→ Provided data:
====

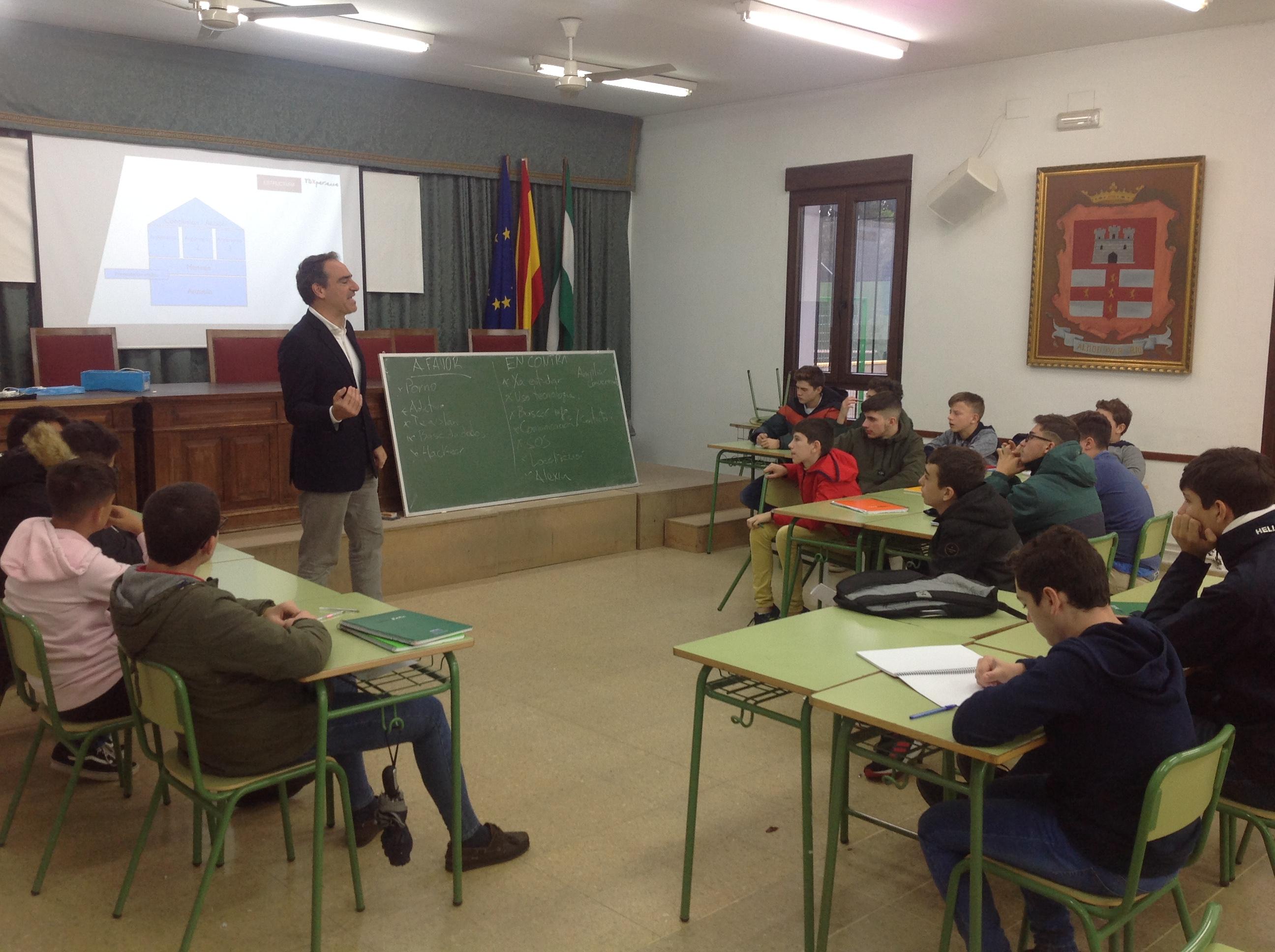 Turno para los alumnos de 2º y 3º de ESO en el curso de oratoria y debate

====

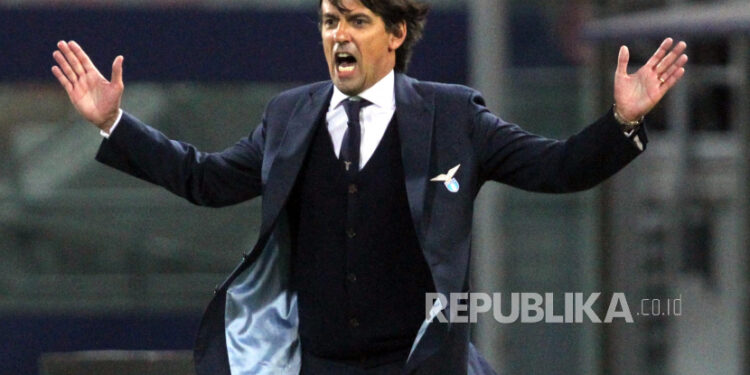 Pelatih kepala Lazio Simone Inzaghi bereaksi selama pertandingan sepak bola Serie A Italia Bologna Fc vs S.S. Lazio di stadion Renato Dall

====

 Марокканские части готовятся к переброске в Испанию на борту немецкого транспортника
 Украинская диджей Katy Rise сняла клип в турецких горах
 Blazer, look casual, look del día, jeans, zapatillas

====

→ Problem requirements: Given the records above, reproduce precisely and only the lines between the line holding "Украинская диджей Katy" and the line holding "Blazer, look casual, look", inclusive.

→ Finished exercise:
 Украинская диджей Katy Rise сняла клип в турецких горах
 Blazer, look casual, look del día, jeans, zapatillas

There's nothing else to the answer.